» Source text:
▼
The P.L.O. is supposed to take over every aspect of civil life -- utilities, education, health, taxation, licensing -- but it has established little bureaucracy to oversee these functions. Rashid Abu Shbak, a member of the Israeli-Palestinian liaison committee that was supposed to lay the groundwork, admits that "on our side, there are no preparations." In Jericho locals kept watching for renovations to begin on the building chosen for Arafat's future headquarters -- to no avail. The question of when the Tunis-based Arafat will relocate to the territories elicits embarrassed laughs from P.L.O. functionaries. Officially they say that for reasons of protocol Arafat will not arrive until the last Israeli soldier has left. Privately, they admit that Arafat seems to be in no rush to get to the territories. But his advisers insist that the Chairman intends to arrive the first week in June. Once there, his job will shift from champion of a revolutionary movement to provincial governor, charged with such quotidian details as administering the sewage and trash-collection systems.

Arafat's Flaws

The inherent difficulties of transforming any liberation movement into a government account for much of the P.L.O.'s sluggishness. But Arafat's personal style is a critical factor. "It is his traditional way to make last- minute decisions," says Ghassan Khatib, a former Palestinian negotiator. "He has never planned anything in advance in his life."

The Chairman has kept virtually all decision making for himself, declining to delegate responsibility. Days after the P.L.O. was supposed to begin its rule, Arafat had still not officially named the 24-member council that is to govern until an elected body is chosen, tentatively next October. Roughly half the interim council members were supposed to come from among the P.L.O. leaders in exile, the others from within the territories. Despite this promise, prominent locals feared being shunted aside, though they are more familiar with local conditions than the men from Tunis. "You can expect to see clashes between the local and outside leaders when the outsiders arrive," warns Abdul Karim Sidr, a P.L.O. leader in Jericho.

The P.L.O.'s Challenge

Despite the bumpy progress, no one is forecasting mayhem when the Israelis pull out. The civil servants who run the utilities and provide basic services in the territories are mostly Palestinian, and the P.L.O. has agreed to keep them in their jobs for at least six months.

The P.L.O.'s challenge is to do better than just get along. "Of course we have people who can continue to conduct things as they are now," says Dr. Eyad Sarraj, who runs a mental-health clinic in Gaza City. "But to enhance the growth of the community, we need different people." Talent is available. Palestinians are among the best educated of all Middle Easterners. Those in exile were among the principal builders of the modern gulf states, and entrepreneurs outside the territories have abundant resources. The international community has also promised to pitch in. Last week the World Bank announced it had amassed $1.2 billion of the $2.1 billion that 40 donors have pledged to Palestinian development. The question now is how effectively Arafat will capitalize on these assets.

The answer will help determine how rapidly the PL.O. gets hands on additional territory and powers. Now that the Gaza-Jericho experiment has begun, Israel and the P.L.O. are supposed to start negotiating self-rule for the rest of the West Bank, excluding East Jerusalem. Originally those talks were scheduled to take seven months. But since the relatively easy Gaza- Jericho pact took that long, the second phase will almost surely stretch out longer.

With the future so uncertain, there was little jubilation in the territories. "We will be starting off with difficulties in all fields," said Sobhi Terhy, a carpenter in Gaza City. Throughout the Gaza Strip and Jericho, the Palestinian flags that first went up last September were faded and worn. But the widespread sobriety was perhaps a good thing. Wild expectations have long been a weakness of the Palestinians. Now they have the task of building more and dreaming less.
▲
» Data provided:
▼
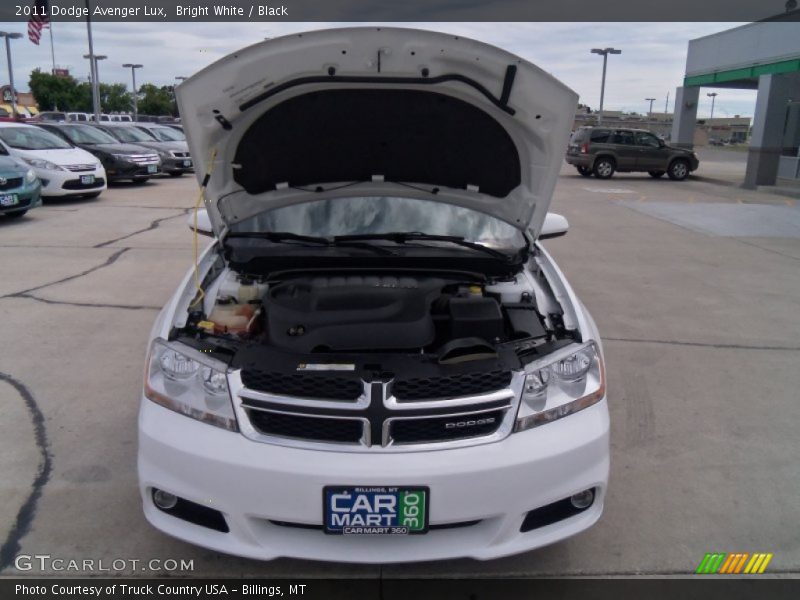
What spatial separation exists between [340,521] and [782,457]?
2.71 meters

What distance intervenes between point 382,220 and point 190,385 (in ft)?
5.21

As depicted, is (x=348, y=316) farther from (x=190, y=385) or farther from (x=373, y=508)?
(x=373, y=508)

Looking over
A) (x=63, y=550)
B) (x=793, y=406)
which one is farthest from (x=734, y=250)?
(x=63, y=550)

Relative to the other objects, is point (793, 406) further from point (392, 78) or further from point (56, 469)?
point (56, 469)

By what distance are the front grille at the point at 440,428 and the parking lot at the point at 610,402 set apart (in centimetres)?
24

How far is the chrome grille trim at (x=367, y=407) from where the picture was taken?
7.34 ft

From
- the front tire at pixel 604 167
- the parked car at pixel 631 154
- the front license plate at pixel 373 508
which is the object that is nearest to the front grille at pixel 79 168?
the front license plate at pixel 373 508

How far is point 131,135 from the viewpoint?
62.6ft

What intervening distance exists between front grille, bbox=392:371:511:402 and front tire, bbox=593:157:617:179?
68.7 ft

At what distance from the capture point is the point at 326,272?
132 inches

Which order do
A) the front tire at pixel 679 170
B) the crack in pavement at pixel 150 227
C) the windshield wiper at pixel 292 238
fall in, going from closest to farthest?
the windshield wiper at pixel 292 238 < the crack in pavement at pixel 150 227 < the front tire at pixel 679 170

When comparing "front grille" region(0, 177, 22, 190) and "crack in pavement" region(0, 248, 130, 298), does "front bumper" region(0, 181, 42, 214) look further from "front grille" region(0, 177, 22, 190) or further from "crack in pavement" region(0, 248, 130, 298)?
"crack in pavement" region(0, 248, 130, 298)

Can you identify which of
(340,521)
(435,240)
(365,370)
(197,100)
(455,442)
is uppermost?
(197,100)

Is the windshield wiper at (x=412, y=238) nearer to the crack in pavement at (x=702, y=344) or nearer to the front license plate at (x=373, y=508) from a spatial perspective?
the front license plate at (x=373, y=508)
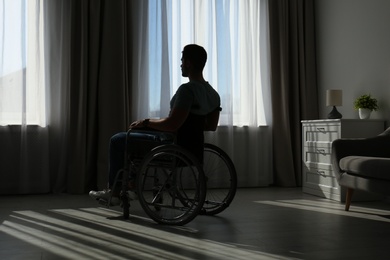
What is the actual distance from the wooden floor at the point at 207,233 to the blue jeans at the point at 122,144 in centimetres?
32

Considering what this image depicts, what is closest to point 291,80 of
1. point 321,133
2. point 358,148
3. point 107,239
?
point 321,133

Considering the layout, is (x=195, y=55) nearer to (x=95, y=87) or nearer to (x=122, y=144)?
(x=122, y=144)

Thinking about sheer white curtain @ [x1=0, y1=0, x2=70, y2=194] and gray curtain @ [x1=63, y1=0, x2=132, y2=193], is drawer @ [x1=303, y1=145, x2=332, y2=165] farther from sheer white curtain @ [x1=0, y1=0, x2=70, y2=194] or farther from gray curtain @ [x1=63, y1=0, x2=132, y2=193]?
sheer white curtain @ [x1=0, y1=0, x2=70, y2=194]

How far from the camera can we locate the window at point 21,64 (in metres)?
4.01

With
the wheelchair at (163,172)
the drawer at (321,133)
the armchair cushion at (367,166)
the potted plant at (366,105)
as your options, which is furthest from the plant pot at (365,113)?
the wheelchair at (163,172)

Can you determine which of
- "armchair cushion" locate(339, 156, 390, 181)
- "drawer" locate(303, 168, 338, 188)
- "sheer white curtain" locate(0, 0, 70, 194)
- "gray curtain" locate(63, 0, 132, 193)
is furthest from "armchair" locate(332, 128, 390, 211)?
"sheer white curtain" locate(0, 0, 70, 194)

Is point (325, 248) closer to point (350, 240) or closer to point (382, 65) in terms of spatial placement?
point (350, 240)

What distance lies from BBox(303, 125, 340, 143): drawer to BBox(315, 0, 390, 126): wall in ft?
1.52

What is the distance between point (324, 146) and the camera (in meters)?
3.78

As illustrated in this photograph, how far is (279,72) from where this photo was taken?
4.70 metres

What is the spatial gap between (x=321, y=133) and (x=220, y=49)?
1.38 meters

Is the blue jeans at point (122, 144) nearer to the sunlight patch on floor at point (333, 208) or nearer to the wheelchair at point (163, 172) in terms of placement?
the wheelchair at point (163, 172)

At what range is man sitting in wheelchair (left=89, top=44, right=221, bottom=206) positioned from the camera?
97.7 inches

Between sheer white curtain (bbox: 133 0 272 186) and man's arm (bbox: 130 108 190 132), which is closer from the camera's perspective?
man's arm (bbox: 130 108 190 132)
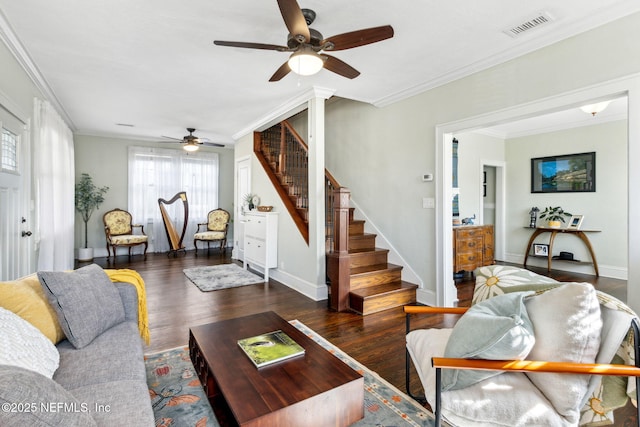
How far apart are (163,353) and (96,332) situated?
86 cm

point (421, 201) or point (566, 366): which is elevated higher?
point (421, 201)

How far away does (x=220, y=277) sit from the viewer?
5.23 metres

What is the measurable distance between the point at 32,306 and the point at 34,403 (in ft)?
4.30

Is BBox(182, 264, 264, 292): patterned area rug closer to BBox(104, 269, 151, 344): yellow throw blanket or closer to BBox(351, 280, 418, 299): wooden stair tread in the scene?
BBox(351, 280, 418, 299): wooden stair tread

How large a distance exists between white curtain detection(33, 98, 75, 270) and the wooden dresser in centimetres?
560

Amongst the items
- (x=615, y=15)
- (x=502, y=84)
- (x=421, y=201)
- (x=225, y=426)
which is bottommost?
(x=225, y=426)

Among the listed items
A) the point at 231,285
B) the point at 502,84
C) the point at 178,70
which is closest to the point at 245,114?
the point at 178,70

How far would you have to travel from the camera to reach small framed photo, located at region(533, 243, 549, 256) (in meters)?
5.90

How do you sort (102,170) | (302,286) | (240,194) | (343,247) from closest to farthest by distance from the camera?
(343,247) → (302,286) → (240,194) → (102,170)

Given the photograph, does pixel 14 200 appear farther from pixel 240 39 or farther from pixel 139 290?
pixel 240 39

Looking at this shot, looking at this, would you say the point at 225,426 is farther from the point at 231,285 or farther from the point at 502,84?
the point at 502,84

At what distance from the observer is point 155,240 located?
7.70 meters

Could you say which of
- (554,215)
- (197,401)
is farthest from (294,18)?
(554,215)

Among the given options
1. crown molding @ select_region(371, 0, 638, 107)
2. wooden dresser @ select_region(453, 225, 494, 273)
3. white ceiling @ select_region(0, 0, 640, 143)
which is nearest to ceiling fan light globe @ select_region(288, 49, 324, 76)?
white ceiling @ select_region(0, 0, 640, 143)
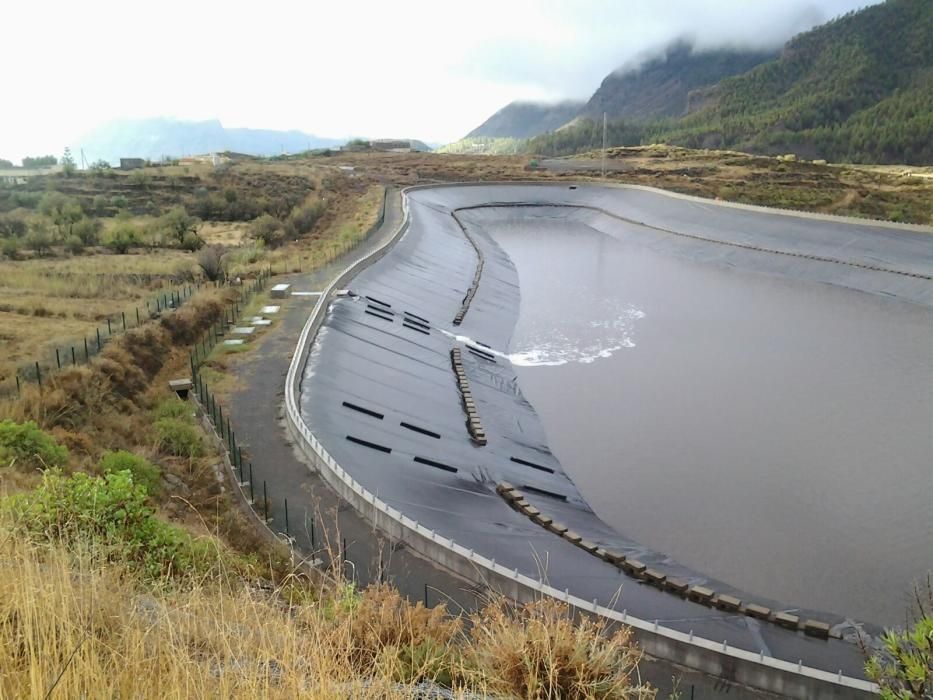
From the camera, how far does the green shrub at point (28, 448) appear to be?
1105 cm

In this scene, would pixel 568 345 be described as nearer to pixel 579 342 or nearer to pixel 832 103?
pixel 579 342

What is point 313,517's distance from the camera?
479 inches

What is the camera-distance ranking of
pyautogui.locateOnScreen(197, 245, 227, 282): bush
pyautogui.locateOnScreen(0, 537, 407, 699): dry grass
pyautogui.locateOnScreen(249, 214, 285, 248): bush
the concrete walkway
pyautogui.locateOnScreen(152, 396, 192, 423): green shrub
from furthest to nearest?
pyautogui.locateOnScreen(249, 214, 285, 248): bush < pyautogui.locateOnScreen(197, 245, 227, 282): bush < pyautogui.locateOnScreen(152, 396, 192, 423): green shrub < the concrete walkway < pyautogui.locateOnScreen(0, 537, 407, 699): dry grass

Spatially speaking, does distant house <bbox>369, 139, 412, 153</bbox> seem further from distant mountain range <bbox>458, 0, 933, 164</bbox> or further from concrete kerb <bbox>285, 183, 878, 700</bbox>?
concrete kerb <bbox>285, 183, 878, 700</bbox>

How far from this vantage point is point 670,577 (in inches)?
465

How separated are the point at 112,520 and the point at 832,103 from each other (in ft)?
408

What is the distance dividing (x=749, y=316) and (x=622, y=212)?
30.4 metres

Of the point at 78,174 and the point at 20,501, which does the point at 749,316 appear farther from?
the point at 78,174

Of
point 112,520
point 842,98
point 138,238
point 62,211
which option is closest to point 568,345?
point 112,520

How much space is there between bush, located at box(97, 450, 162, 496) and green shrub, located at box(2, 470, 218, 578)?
14.0 feet

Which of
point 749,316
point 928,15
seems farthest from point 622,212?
point 928,15

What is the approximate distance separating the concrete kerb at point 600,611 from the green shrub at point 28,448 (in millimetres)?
4298

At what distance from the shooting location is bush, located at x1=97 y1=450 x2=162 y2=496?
38.9ft

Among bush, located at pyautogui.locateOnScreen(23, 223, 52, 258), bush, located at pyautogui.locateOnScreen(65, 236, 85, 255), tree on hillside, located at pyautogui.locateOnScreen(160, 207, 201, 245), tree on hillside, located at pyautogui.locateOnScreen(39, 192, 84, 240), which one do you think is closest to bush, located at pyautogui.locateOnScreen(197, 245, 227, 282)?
bush, located at pyautogui.locateOnScreen(65, 236, 85, 255)
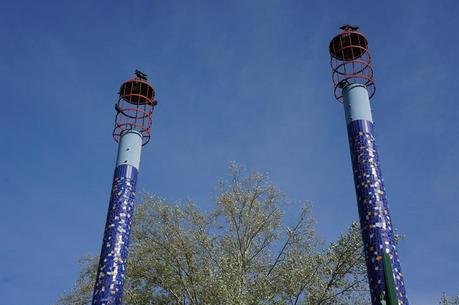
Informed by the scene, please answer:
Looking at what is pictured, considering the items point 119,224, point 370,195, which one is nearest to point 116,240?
point 119,224

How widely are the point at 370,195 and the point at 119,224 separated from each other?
31.1 feet

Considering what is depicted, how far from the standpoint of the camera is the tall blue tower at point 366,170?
1559 centimetres

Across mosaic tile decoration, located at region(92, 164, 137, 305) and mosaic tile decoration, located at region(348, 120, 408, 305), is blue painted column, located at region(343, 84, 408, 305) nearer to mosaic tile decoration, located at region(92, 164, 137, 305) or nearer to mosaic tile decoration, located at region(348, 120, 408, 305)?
mosaic tile decoration, located at region(348, 120, 408, 305)

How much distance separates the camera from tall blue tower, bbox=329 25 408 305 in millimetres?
15594

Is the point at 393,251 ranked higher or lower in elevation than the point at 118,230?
lower

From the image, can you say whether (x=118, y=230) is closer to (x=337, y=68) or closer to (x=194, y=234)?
(x=194, y=234)

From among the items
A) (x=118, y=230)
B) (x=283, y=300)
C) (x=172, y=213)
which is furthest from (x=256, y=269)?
(x=118, y=230)

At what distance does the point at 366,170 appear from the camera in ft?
58.0

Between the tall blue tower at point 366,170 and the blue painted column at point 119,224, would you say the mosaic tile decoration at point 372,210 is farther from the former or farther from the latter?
the blue painted column at point 119,224

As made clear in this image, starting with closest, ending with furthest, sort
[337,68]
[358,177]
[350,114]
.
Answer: [358,177] → [350,114] → [337,68]

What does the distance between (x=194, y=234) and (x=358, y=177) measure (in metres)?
9.32

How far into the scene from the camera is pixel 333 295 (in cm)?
2173

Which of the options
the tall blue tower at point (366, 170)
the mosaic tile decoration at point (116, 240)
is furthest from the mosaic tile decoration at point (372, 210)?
the mosaic tile decoration at point (116, 240)

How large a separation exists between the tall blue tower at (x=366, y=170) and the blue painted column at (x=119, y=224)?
29.0ft
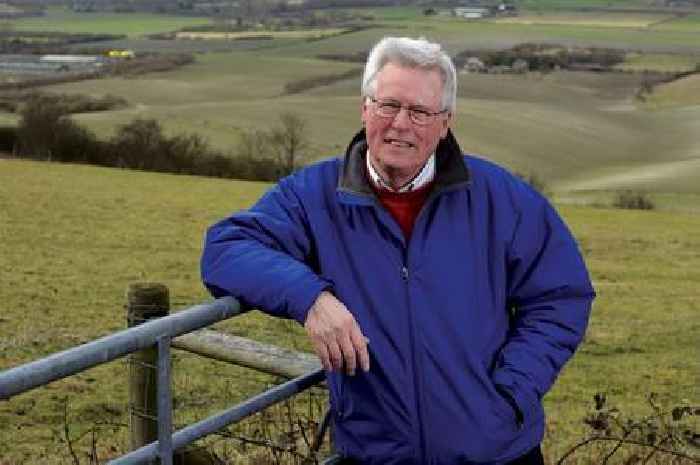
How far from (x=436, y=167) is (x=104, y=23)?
135 m

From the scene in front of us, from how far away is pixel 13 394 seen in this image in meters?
2.21

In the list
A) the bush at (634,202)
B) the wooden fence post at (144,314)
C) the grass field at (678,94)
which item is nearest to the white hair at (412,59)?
the wooden fence post at (144,314)

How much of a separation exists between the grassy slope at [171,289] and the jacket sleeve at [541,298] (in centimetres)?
399

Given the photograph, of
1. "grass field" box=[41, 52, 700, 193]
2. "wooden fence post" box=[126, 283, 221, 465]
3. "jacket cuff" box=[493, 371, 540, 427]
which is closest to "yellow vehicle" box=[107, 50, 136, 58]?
"grass field" box=[41, 52, 700, 193]

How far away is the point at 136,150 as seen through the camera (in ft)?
153

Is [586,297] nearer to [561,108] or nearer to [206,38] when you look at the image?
[561,108]

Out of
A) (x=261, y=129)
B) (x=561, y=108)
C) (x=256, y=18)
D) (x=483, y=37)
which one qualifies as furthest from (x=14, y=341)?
(x=256, y=18)

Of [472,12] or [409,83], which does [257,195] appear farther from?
[472,12]

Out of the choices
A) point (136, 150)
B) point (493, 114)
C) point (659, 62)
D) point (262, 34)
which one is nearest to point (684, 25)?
point (659, 62)

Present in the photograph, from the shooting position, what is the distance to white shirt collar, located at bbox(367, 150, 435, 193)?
3.08 m

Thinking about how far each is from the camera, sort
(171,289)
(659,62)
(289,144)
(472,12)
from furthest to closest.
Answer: (472,12) → (659,62) → (289,144) → (171,289)

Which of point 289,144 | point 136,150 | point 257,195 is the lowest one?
point 289,144

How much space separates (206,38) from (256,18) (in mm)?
31069

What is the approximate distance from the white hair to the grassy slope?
4.37 meters
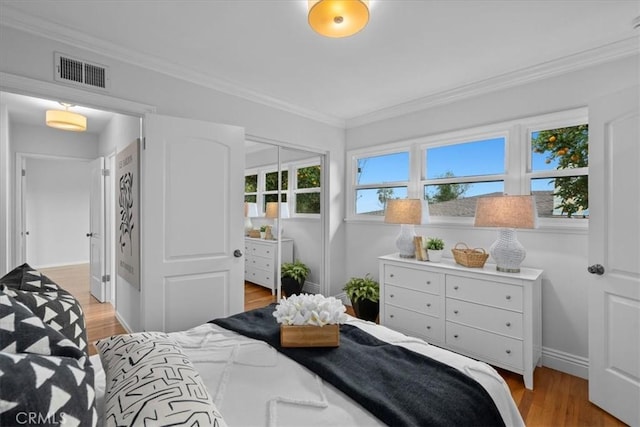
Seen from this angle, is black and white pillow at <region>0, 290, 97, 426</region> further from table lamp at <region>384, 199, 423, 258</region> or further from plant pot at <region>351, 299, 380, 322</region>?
▲
» What is expected:
According to the text on the P.L.O., for how long has the P.L.O. agreed to keep the civil servants who run the utilities and basic services in their jobs? The records are not needed for what comes next.

» Response to this task:
At least six months.